Ian nods. "I've suggested it until I'm blue in the face. Dr. Markman tried, too—she thought Rose could benefit from a deeper course of treatment. That's what she called it. But Beth won't do it. She says Rose is messed up because of what I did. And that if she gets full custody, the problem will be erased because Rose won't have to see me all that often."

"What about Harriet?" My voice is low and urgent. I'm acutely aware of the hard metal microphone against the soft skin of my chest. "Would your mother be an ally if you told her you needed her help?"

"An ally for me ?" Ian releases a short, sharp sound that isn't quite a laugh. "No one tells my mother what to do, least of all me. She's adamant that Rose simply needs time and the love of her family. She thinks intensive therapy is a load of crap. My mom has always been that way. If I did something wrong when I was growing up, she'd whack me with a wooden spoon rather than have a conversation about right versus wrong."

Ian glances down at his phone. I follow his gaze.

Turn it over, I silently compel him. But all he does is drink deeply from his glass again, his face drawn and tight.

It hits me: Ian isn't only worried that Rose may be scaring herself.
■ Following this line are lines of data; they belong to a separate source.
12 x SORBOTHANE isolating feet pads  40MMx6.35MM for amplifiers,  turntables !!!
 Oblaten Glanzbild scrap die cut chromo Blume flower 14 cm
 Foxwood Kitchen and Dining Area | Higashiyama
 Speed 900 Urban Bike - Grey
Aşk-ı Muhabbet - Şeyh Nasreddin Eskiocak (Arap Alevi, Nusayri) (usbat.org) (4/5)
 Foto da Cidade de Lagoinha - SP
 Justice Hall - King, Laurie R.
I suspect she's scaring him, too.

So I throw a Hail Mary of my own.

"There's something you're not telling me, Ian."

My words hit their mark; I can see it in the way he flinches.

"Rose is my priority, and I'm duty-bound to serve her. I swear to you, Ian, I will do whatever it takes to help your daughter."

Something that looks like relief floods Ian's eyes. He flips over his phone and enters the pass code.

When he holds it up so we can view the screen together, I recoil.

It's a photo of a redheaded girl—Rose—splayed on the ground, near the spot where Tina landed.

A split second later my mind registers the details and recasts the scene. It isn't Rose. It's the doll from her room, the one that looks like her.

"I caught Rose pushing the doll out of the window Tina fell through," Ian whispers. "She opened the window and wedged her doll under the safety bar and shoved so it fell three stories. Why in the world would a little girl do something like that?"